In China, the development of domestic surgical robots began in 2010 when Tianzhihang launched its first-generation orthopedic surgical robot, Tianji. With the support of capital, domestic companies such as Tianzhihang, Minimally Invasive Robot, and Runmaid successively went public through IPOs, while companies like Weigao and Jingfeng Medical have entered the stage of realizing their commercial ambitions. Capital has provided substantial support, and from 2020 to 2022, the domestic surgical robot industry completed 27, 30, and 29 financing rounds respectively.
However, the trend of financing declined sharply in 2023. During this downward cycle, the capital market proved to be much more ruthless than expected. By 2024, only 9 financing rounds were completed in the surgical robot industry. For new entrants, this is a devastating blow. As many domestic surgical robot companies approach the IPO stage, some have already run out of options. On January 23, Shanghai Longhui Medical filed for bankruptcy, highlighting the reality that even companies that have obtained the third-class registration certificate for orthopedic surgical robots can collapse due to broken capital chains just one and a half years later. Earlier on, Weiyah Medical was auctioned off in bankruptcy, and the starting bid for its 17 patents, 72 trademarks, and fixed assets was only approximately 1.292 million yuan. Zhang Taihao of Zhengxin Valley Capital once mentioned that new entrants need to spend tens of millions of yuan annually on market expenses, and coupled with continuous research and development costs, they consume approximately 150 million yuan in cash each year.

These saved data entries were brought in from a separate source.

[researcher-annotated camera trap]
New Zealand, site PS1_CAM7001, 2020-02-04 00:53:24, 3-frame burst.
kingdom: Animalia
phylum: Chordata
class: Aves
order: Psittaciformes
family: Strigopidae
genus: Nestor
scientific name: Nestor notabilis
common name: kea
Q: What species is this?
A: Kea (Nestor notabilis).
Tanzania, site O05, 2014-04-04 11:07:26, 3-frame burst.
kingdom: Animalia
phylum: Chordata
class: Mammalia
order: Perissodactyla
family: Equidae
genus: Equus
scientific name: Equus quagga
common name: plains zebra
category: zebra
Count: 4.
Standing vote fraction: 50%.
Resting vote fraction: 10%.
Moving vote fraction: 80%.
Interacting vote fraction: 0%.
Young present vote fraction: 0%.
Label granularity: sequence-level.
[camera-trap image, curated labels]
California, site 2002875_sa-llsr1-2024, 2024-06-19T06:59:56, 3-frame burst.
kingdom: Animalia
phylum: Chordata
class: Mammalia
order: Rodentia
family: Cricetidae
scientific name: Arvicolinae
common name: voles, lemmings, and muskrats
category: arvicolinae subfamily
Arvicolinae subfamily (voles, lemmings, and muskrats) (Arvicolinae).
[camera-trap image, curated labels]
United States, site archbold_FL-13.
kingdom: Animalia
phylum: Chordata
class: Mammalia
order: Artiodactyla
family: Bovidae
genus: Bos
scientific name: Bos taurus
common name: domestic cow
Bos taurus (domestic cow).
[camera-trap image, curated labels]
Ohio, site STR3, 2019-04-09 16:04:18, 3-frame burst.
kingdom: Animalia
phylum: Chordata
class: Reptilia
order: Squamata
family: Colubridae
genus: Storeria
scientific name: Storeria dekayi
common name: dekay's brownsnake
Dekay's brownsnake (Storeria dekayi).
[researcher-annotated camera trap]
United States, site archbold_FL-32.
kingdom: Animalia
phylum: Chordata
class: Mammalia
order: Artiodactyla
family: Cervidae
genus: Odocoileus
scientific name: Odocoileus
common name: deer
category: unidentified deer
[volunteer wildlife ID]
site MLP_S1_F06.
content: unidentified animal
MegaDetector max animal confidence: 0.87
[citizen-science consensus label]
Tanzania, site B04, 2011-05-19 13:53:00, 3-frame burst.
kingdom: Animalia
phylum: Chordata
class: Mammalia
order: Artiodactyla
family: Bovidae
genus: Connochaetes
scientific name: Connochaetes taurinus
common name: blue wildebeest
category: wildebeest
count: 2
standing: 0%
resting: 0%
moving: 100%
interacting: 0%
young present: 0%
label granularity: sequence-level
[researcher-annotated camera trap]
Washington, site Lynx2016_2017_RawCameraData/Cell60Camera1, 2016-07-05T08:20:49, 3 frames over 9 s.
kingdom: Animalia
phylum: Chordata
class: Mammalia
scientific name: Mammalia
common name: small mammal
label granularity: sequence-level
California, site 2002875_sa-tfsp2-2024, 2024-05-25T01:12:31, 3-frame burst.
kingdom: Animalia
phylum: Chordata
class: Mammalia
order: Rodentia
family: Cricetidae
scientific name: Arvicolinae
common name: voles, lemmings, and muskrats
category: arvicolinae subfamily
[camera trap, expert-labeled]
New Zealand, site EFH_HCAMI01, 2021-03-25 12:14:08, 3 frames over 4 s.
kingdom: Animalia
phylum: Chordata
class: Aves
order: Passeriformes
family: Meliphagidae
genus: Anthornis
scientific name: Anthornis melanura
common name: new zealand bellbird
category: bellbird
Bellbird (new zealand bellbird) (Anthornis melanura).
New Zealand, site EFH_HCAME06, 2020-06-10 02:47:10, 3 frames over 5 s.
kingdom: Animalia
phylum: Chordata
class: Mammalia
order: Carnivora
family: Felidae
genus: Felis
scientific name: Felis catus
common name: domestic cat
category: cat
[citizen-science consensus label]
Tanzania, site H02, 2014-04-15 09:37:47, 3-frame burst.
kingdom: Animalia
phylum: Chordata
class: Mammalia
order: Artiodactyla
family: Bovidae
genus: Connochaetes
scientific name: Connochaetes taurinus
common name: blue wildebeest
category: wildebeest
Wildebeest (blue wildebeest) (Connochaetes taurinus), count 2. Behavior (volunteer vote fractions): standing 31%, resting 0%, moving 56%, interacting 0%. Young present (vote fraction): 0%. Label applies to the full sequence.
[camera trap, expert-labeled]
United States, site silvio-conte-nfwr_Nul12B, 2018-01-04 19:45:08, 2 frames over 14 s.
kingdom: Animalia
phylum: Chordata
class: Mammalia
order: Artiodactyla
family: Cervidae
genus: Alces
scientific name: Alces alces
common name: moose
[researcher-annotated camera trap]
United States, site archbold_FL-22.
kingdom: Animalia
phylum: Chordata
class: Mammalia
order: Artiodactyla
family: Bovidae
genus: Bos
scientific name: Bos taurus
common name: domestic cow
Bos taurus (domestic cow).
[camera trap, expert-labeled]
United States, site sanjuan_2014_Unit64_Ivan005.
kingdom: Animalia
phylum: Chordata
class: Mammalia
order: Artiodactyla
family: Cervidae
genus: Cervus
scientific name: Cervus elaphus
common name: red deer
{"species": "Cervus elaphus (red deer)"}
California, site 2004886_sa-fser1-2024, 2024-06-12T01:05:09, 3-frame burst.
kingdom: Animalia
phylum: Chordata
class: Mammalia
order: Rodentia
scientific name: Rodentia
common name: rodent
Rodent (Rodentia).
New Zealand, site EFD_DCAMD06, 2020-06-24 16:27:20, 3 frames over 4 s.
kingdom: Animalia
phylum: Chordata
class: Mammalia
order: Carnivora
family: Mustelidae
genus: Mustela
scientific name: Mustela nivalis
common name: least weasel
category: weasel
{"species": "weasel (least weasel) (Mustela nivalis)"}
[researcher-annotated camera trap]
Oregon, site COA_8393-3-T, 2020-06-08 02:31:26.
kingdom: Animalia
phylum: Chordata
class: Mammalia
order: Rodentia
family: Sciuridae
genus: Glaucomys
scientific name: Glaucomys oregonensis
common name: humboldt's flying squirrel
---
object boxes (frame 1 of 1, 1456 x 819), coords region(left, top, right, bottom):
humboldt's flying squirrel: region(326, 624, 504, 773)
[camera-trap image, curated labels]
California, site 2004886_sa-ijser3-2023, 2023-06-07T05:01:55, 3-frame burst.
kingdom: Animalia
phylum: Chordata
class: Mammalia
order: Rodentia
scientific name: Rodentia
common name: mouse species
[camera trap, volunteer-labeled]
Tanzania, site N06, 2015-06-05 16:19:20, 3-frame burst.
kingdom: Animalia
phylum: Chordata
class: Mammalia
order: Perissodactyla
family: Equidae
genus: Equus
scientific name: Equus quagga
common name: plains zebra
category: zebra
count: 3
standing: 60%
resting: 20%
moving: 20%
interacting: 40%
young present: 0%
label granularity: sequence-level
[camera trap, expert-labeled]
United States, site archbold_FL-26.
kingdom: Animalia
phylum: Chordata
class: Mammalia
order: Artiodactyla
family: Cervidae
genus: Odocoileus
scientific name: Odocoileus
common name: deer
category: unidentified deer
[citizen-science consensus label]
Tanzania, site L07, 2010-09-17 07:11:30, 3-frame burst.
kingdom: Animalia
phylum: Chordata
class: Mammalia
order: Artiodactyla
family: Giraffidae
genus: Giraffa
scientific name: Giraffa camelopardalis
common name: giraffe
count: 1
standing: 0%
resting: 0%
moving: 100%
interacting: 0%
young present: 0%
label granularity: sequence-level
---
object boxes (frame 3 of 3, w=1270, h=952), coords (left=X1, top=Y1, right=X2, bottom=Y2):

However, most surgical robot companies have only raised 100 million to 300 million yuan in financing, which is far from enough to sustain their operations in the long term. In the next two or three years, a large number of surgical robot companies are likely to face delisting. As foreign companies choose to withdraw, domestic companies are just one step away from going public, but many of them are at risk of running out of funds. This marks a definitive shift where survival depends entirely on the ability to monetize technology rather than secure further venture capital.